Three mistakes firms are making
Three patterns come up repeatedly when firms put agentic AI into production – less about the agents themselves than the workflows around them.
The first is plugging agents into workflows built for humans. These rely on human cadence, informal sanity checks, and the ability to pause when something feels off. Drop an agent into the same shape and the bottlenecks shift to humans, while safety nets vanish. Redesign around what has changed. Identify where agents add the most leverage (pattern detection, evidence-gathering, classification at scale), and rebuild with humans positioned where judgment is genuinely needed.
The second is throwing the whole job and vast context at one agent. A single agent covering the whole workflow is hard to control, debug, and govern. When it gets something wrong, you cannot isolate where the reasoning breaks. Other patterns work better, like an orchestrator – a top-level agent delegates to tightly scoped sub-agents for data gathering, analysis, drafting the action, with explicit handoffs between them. With context compressed as progress is made and each sub-agent only getting the slice of context it needs, decisions are sharper, controls are tighter, economics are better, and performance scales – less context per call means materially lower cost and latency at the volumes agentic workflows run at.
The third is optimising the agent without rethinking the human’s role. If the agent gets dramatically more productive but the human just “approves everything”, you have built a new bottleneck. Disengaged reviewers rubber-stamp, which is worse than no review at all. Stop applying the same approval regime to every action. Tier human involvement
by the action’s stakes: how much risk it carries, whether it is reversible if wrong, and the impact on financial, regulatory, or reputational outcomes, modulated by model confidence. High-confidence, low-impact, easily reversible actions run autonomously with aggregate monitoring. Low-confidence, high-impact, irreversible actions get a human decision-maker, every time. Most operational agent work sits in the middle band.
Take trade confirmation exceptions as an example. The right design is not one agent doing everything while a human rubber-stamps it. It’s an orchestrator dispatching classification, evidence, and resolution sub-agents – each exchanging needed context. High-confidence mismatches inside understood tolerances clear autonomously. Only material disagreements or exceptions threatening settlement escalate to a human, fully evidenced. Agents narrow the surface area; humans spend time where it counts.
The role of humans – from doers to decision-makers
The work that disappears was already a proxy for missing automation: humans bridging two systems by hand, rekeying entries, working through the same routine exception type for the hundredth time. Those were not jobs. They were patches and should not come back. The people doing them today are best placed to design what replaces them.
Humans become the architects of how agents and people split the work. They become senior decision-makers on high-stakes, irreversible, or ambiguous decisions. They become trust-grantors, extending agent autonomy as confidence builds within clearly defined limits. They become pattern-watchers, looking for the moments where individual decisions are correct but the system is missing the bigger picture. And they become governance defenders, deciding what authority an agent should hold, on what evidence, and what to do when the evidence drifts.
The underlying shift is from task worker to decision maker. These are senior, judgment-heavy capabilities. Firms that get this transition right will not just deliver more with the same team. They will write the next operating model for the industry.

- LISTED ENTRIES -
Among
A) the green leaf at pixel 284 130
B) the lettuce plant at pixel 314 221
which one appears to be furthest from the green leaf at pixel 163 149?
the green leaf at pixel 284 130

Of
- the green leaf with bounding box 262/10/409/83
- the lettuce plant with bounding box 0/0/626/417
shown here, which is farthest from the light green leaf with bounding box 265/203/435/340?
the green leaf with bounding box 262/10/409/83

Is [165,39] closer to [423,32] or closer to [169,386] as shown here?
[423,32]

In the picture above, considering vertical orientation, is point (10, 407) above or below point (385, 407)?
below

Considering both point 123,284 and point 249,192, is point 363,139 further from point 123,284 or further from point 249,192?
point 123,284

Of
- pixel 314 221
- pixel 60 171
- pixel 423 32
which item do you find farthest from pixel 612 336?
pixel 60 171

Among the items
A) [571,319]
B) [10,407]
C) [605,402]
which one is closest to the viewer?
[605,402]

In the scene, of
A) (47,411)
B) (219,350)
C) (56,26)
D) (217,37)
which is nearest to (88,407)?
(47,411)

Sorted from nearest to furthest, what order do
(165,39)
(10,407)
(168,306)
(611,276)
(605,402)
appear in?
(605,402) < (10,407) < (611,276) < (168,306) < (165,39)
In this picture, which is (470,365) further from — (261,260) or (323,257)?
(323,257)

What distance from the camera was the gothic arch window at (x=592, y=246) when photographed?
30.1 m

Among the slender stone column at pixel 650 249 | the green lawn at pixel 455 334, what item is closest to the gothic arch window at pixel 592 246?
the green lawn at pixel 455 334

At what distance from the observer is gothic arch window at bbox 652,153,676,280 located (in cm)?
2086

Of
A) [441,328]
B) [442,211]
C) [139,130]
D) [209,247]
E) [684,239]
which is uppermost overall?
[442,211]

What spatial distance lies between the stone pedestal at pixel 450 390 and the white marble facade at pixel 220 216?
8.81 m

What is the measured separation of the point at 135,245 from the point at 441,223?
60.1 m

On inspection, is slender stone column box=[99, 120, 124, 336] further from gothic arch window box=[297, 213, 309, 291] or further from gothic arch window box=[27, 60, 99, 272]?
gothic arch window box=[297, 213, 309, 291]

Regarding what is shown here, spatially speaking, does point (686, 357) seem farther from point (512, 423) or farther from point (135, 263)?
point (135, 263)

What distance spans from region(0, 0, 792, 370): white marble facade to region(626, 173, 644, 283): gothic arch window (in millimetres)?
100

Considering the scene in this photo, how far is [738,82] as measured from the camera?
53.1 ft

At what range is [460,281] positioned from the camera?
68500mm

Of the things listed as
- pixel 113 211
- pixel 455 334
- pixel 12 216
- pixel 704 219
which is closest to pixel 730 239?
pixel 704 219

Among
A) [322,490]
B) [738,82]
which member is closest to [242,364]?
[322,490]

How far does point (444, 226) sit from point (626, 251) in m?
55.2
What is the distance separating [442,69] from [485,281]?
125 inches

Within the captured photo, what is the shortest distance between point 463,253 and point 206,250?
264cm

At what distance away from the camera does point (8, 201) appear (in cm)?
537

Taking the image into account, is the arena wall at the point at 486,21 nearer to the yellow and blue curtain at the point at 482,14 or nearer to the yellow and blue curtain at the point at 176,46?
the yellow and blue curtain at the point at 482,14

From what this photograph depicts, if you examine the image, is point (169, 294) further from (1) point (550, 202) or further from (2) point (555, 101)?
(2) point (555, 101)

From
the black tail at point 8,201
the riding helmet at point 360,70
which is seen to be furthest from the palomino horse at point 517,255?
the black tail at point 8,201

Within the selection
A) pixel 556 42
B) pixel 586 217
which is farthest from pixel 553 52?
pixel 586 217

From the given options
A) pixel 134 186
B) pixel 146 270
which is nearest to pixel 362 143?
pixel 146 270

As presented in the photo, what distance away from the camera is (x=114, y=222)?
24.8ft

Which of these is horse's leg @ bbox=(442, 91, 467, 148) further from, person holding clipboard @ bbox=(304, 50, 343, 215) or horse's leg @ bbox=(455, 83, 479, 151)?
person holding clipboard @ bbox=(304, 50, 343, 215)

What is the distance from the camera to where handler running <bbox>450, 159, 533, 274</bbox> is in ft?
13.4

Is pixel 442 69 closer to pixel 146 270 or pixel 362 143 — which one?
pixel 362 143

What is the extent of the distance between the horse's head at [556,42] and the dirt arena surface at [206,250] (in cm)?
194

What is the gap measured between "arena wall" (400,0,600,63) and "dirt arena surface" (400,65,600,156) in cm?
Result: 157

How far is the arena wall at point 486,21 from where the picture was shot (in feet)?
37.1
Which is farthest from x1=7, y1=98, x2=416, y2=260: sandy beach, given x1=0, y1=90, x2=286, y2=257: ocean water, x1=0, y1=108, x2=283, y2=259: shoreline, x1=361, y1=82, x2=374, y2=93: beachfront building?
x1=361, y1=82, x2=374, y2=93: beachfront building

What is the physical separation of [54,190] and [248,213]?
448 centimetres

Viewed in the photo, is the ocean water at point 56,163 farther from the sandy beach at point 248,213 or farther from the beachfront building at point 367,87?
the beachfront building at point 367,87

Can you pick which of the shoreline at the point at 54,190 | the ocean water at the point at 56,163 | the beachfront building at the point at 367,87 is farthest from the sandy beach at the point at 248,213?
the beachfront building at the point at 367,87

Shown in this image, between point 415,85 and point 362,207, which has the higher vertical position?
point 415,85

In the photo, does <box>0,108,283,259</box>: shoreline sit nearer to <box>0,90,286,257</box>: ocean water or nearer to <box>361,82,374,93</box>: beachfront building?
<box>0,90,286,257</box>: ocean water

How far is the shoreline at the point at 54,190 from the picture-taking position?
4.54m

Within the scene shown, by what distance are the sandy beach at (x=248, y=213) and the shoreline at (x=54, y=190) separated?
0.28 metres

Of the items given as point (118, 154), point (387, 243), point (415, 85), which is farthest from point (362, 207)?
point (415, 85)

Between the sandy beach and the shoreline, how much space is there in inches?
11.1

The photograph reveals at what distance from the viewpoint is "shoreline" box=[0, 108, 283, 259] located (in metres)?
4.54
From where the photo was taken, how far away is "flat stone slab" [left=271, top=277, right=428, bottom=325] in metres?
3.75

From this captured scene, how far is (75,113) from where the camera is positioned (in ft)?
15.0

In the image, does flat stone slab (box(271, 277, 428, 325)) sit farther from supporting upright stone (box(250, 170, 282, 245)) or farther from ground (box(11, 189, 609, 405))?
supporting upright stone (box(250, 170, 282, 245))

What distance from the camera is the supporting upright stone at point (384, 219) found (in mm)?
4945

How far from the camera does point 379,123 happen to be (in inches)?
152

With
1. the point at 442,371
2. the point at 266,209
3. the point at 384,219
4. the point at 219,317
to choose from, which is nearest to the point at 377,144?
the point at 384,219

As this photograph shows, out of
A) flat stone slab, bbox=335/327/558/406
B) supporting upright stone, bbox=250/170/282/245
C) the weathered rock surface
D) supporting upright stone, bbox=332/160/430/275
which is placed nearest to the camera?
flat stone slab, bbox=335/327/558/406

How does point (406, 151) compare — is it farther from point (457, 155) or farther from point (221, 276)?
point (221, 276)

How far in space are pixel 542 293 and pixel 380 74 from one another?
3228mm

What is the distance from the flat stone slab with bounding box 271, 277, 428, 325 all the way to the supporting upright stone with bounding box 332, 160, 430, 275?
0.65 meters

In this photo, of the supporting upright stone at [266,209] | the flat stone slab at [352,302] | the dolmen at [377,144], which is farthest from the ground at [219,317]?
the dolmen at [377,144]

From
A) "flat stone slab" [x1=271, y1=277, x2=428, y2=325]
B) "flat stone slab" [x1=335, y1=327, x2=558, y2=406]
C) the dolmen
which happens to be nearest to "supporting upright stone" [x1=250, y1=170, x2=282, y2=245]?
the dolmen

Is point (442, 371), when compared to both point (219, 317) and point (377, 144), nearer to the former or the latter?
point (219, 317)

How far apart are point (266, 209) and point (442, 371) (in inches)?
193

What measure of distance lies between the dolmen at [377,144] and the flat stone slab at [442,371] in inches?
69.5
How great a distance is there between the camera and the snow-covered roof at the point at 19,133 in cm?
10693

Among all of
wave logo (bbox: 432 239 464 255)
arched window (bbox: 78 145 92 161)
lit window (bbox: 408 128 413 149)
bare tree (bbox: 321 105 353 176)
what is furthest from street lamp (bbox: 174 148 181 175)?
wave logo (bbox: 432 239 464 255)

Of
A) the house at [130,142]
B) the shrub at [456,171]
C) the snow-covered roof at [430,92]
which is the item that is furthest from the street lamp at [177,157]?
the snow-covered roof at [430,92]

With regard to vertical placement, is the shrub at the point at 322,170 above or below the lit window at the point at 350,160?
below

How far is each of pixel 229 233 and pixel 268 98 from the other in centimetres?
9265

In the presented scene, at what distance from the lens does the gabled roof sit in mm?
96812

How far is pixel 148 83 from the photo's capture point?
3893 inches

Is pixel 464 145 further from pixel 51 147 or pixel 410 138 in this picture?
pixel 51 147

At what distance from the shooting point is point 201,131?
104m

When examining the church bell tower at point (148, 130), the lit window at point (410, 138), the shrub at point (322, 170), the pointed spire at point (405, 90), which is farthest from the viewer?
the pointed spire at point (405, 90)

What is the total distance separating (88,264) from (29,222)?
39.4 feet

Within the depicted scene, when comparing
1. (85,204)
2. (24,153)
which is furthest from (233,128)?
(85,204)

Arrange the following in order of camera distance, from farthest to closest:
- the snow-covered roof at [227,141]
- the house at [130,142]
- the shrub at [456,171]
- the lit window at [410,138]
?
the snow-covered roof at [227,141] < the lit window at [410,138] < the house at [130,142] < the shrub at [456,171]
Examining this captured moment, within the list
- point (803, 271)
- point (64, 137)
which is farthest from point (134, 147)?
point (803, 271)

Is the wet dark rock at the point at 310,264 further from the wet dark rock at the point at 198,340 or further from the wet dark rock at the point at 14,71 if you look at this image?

- TASKS TO COMPLETE -
1. In the agentic AI excerpt, rewrite the paragraph beginning "Humans become the architects" as a brief list of the roles it names.
2. Echo the agentic AI excerpt word for word from "The underlying shift" up to and including "for the industry.".

- TASK RESPONSES -
1.
- Architects: decide how work is split between agents and people.
- Senior decision-makers: handle high-stakes, irreversible, or ambiguous decisions.
- Trust-grantors: extend agent autonomy as confidence grows, within clearly defined limits.
- Pattern-watchers: spot where individual decisions are correct but the system misses the bigger picture.
- Governance defenders: decide what authority an agent holds, on what evidence, and what to do when the evidence drifts.

2.
The underlying shift is from task worker to decision maker. These are senior, judgment-heavy capabilities. Firms that get this transition right will not just deliver more with the same team. They will write the next operating model for the industry.